KBRN, Kulon Progo : Badan Penandatanganan Bencana Daerah (BPBD) Kabupaten Kulon Progo melakukan pemetaan daerah rawan bencana diwilayahnya.

Kepala Pelaksana, Joko Satyo Agus Nahrowi mengatakan, berdasarkan hasil pemetaan, ada sejumlah wilayah yang berpotensi terjadi. Bencana tanah longsor berpotensi di Kecamatan Kokap, Girimulyo, Samigaluh, Kalibawang, sebagian Pengasih, dan sebagian Nanggulan.

Sedangkan wilayah yang berpotensi terjadi bencana banjir meliputi Temon, Wates, Panjatan, Galur, Lendah, dan Sentolo.
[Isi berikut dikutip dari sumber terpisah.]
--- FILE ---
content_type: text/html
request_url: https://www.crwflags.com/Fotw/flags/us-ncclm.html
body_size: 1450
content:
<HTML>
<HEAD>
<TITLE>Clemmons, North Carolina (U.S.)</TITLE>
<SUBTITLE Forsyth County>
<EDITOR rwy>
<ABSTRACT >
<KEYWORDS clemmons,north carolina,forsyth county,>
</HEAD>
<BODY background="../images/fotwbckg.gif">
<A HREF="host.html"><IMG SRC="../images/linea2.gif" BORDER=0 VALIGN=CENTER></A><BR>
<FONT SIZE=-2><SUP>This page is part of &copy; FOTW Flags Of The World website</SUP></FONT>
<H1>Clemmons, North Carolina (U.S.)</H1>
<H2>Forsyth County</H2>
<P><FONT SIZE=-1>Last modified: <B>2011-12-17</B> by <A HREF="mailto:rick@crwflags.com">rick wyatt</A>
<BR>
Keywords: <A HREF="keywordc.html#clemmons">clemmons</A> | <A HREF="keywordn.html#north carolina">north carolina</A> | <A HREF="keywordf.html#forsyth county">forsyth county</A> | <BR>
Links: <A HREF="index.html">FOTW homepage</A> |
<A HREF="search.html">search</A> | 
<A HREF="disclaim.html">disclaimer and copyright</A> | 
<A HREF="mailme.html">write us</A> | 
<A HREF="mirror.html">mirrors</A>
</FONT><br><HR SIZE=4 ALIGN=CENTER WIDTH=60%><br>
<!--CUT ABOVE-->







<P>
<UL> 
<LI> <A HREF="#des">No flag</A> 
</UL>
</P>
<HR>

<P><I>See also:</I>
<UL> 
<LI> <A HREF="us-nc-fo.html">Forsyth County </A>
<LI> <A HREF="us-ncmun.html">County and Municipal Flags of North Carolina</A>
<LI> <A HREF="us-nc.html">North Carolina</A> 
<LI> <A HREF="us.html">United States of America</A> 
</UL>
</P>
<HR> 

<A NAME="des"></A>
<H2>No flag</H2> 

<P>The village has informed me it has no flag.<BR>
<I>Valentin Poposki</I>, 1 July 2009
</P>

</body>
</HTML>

Wates, dan Panjatan karena adanya potensi luapan Sungai Serang, sedangkan Temon ada Sungai Bogowonto. 

Terkait potensi tersebut, maka persiapan sudah dilakukan. 

"Kami siapkan peralatan yang dibutuhkan. Kemudian jugBmelakukan perbaikan jalur evakuasi untuk mempermudah evakuasi bila terjadi bencana banjir dan tanah longsor," katanya.

Sedangkan, Anggota DPRD Kulon Progo Edi Priyono mengatakan, jika ada normalisasi Sungai Serang dan Sungai Bogowonto, potensi bencana di Wates, Temon, Panjatan, Galur, dan Lendah dapat diatasi. Sejak normalisasi Sungai Serang, bencana banjir di Kecamatan Panjatan, dan Wates pada tahun 2020 sudah tidak ada.

"Kami berharap ke depannya adanya normalisasi sungai dan anak sungai, sehingga bisa menurunkan dampak bencana banjir," katanya. (hrn).